- Owner: Scouting America
- Headquarters: Van Nuys, California
- Country: United States
- Founded: 1917
- Website bsa-la.org

= Western Los Angeles County Council =

Southern California council of Scouting America

The Western Los Angeles County Council (WLACC) (#051) is one of five Scouting America councils in Los Angeles County, California. Headquartered in Van Nuys, the council services over 30,000 youth spanning six districts including the San Fernando Valley, Santa Clarita Valley, Antelope Valley, Malibu, and much of West Los Angeles.

==History==
The Western Los Angeles County Council was formed in 1972 with the merger of the Crescent Bay Council (#026) and the San Fernando Valley Council (#050) to form the Great Western Council. The Great Western Council was renamed Western Los Angeles County Council in 1985.

On May 7, 2013, the Western Los Angeles County Council of the Boy Scouts issued a declaration calling for a "true and authentic inclusion policy" that would allow gay adults to work as troop leaders or staff members. The Council's campaign "Inclusion Now for All Gay Boy Scouts and Leaders: Western LA County Council Sends Clear Message" in conjunction with Olmstead Williams Communications won a 2013 PRism Award from PRSA-Los Angeles.

==Organization==
The Western Los Angeles County Council is divided into six districts.
- Antelope Valley District, Edwards Air Force Base to Santa Clarita Valley border
- Balboa Oaks District, Central area of the San Fernando Valley: west of Sepulveda Boulevard and east of Corbin Avenue
- Bill Hart District, Santa Clarita Valley
- Campo De Cahuenga District, Eastern area of the San Fernando Valley: west of the City of Burbank to Sepulveda Boulevard
- Crescent Bay District, Mulholland Drive south to Playa Del Rey and Culver City, and from Ventura County line to Beverly Hills.
- Reyes Adobe District, San Fernando Valley: west of Corbin to the Ventura County line at Westlake Village.

==Camps==
=== Current camps ===
- Camp Emerald Bay, Santa Catalina Island has been operating since 1925, when it was first opened by the Crescent Bay Area Council. In addition to being a summer camp, it offers year-round activities and has a great waterfront.
- Camp Whitsett, Sequoia National Forest is a summer camp in the Giant Sequoia National Monument which has been operating since 1947. Its 'sister camp' is Sierra Expeditions, which offers backpacking and other high-adventure activities. In 2012 Camp Whitsett was host to the BSA's tv show Are You Tougher Than a Boy Scout? which had six episodes.

=== Past camps ===
- Pardee Scout Sea Base, Marina Del Rey
- Camp Jubilee (late 1950s – 2003)
- Camp Slauson, Topanga Canyon (1910 – late 1970s)
- Camp Temescal, Pacific Palisades (? – 1930)
- Camp Wolverton, Sequoia National Park (1939–2012). It is apocryphally said to be the only Boy Scout camp in a National Park.

=== Camp Josepho ===
Camp Josepho, Pacific Palisades (1941–2025) is a year-round camp owned and operated by the Western Los Angeles County Council of the Boy Scouts of America. The 110 acre camp is located in the Santa Monica Mountains in Los Angeles County and has been serving Scouting and community groups since 1941.

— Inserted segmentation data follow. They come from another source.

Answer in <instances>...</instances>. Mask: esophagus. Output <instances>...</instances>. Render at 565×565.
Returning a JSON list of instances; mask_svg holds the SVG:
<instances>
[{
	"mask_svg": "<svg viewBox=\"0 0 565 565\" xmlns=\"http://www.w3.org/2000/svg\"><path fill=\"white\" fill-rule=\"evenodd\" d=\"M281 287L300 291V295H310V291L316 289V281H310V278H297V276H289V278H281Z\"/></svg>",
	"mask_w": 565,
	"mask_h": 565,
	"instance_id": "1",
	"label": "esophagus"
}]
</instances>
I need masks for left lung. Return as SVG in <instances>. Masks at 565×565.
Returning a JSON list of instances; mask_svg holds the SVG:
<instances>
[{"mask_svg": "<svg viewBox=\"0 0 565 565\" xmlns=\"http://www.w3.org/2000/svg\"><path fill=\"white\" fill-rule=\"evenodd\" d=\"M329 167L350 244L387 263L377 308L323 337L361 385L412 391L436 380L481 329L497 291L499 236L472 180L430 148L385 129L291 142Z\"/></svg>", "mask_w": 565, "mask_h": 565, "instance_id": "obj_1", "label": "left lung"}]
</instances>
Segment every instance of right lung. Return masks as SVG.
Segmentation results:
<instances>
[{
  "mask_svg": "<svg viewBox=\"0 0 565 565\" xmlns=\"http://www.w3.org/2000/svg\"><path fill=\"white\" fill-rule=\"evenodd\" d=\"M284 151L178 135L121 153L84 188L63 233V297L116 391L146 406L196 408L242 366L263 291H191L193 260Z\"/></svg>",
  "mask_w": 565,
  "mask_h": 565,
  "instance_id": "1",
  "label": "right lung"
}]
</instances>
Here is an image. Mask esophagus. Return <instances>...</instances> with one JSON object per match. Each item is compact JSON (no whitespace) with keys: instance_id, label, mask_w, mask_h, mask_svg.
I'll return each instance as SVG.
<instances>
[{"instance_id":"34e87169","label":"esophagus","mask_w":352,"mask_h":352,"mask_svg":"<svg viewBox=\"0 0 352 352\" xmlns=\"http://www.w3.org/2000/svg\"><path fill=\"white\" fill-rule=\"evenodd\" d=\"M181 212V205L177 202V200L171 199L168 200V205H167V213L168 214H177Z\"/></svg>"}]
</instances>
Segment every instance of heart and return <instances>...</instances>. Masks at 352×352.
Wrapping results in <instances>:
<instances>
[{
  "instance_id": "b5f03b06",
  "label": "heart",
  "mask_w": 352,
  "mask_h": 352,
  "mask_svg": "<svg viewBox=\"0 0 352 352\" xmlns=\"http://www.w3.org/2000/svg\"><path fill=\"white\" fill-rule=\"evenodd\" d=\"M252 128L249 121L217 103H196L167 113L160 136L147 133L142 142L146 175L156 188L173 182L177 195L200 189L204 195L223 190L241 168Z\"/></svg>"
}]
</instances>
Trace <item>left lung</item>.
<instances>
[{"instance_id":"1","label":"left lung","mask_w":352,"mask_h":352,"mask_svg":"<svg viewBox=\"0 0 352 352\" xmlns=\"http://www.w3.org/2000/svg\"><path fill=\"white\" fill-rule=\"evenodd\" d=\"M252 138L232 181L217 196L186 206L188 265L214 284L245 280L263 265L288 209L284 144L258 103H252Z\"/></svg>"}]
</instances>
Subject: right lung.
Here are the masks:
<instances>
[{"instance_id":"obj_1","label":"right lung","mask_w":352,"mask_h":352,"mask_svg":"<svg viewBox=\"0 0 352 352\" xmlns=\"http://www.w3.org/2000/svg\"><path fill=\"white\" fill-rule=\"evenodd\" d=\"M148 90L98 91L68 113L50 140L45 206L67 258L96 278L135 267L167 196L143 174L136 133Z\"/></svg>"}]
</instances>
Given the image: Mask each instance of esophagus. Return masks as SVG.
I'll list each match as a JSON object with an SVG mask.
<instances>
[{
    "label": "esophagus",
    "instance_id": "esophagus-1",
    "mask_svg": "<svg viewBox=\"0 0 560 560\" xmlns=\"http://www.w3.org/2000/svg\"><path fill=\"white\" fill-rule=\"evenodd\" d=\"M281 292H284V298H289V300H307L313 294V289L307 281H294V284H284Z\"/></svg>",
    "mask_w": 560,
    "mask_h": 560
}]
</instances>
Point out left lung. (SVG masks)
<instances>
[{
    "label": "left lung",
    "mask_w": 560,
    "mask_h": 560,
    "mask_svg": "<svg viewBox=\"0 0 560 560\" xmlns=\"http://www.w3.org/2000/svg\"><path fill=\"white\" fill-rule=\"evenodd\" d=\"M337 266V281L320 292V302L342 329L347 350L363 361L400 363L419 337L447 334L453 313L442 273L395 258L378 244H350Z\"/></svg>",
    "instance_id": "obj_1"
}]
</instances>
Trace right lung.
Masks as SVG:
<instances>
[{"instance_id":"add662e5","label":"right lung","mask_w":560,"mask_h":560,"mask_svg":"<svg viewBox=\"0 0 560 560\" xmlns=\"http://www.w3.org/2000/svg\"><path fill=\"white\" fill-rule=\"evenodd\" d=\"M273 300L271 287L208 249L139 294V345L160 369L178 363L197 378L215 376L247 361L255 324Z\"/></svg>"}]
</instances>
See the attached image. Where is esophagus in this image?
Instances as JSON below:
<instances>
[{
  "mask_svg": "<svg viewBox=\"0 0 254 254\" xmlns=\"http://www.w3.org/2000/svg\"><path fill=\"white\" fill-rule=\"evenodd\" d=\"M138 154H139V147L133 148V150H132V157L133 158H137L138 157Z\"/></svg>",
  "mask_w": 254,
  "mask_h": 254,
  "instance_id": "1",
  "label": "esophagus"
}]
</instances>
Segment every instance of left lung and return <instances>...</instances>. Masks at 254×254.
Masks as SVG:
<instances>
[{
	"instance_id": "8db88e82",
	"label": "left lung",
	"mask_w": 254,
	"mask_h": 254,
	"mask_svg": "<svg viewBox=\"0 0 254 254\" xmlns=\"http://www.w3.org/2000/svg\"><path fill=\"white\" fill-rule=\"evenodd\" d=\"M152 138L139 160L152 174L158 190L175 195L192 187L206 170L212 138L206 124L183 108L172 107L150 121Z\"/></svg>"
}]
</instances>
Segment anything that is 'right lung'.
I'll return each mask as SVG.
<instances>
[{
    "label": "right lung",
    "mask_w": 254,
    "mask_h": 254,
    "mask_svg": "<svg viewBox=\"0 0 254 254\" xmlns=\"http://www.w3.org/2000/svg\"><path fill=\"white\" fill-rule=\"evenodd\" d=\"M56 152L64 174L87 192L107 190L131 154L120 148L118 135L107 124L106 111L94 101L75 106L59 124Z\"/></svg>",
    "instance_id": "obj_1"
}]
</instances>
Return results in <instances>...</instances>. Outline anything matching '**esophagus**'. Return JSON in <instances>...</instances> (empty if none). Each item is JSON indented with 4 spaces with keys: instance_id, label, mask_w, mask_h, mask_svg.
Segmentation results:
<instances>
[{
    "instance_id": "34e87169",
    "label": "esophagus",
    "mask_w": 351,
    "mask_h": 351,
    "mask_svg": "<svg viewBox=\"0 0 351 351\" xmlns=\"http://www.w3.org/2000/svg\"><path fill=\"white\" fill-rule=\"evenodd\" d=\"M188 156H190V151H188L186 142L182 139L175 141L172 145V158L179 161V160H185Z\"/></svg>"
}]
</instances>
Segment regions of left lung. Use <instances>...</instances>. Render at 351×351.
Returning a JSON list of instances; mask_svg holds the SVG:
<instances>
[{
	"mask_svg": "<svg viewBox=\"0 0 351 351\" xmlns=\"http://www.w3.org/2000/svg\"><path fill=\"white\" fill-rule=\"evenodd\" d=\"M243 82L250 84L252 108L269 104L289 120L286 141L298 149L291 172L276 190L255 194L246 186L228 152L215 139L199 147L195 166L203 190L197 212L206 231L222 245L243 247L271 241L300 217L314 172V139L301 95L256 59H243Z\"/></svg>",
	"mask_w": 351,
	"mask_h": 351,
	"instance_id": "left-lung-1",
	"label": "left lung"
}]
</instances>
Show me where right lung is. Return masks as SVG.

The land on which Camp Josepho now lies was originally donated to the Crescent Bay Council in 1941 by Anatol Josepho and his wife Ganna. The camp quickly rose to the forefront of Scouting camps, becoming known as the West Point of Scouting. The focal point of the camp is its large old western style lodge now named the Malibu Lodge after the Malibu Lodge #566 of the Order of the Arrow.

In January 2005, a flood washed out the main road into Camp Josepho. The camp remained closed for less than a month, reopening (to backpacking) in February 2005. The camp remained inaccessible to vehicular traffic while the road was studied by civil engineers. As of July 2007, the road was open once again.

On January 8, 2025, Camp Josepho was declared "closed indefinitely" by the Western Los Angeles County Council as a result of the 2025 Southern California Wildfires. The Palisades Fire specifically resulted in the camp burning down in a complete loss.

==Order of the Arrow==
The Malibu Lodge #566, chartered in 1972, serves 755 Arrowmen as of 2004. The lodge totem is a Pacific blue shark, and the name translates to "From the Mountains to the Sea" in the Chumash language. Malibu Lodge was created in 1972 from the merger of Tamet Lodge 225 and Walika Lodge 228.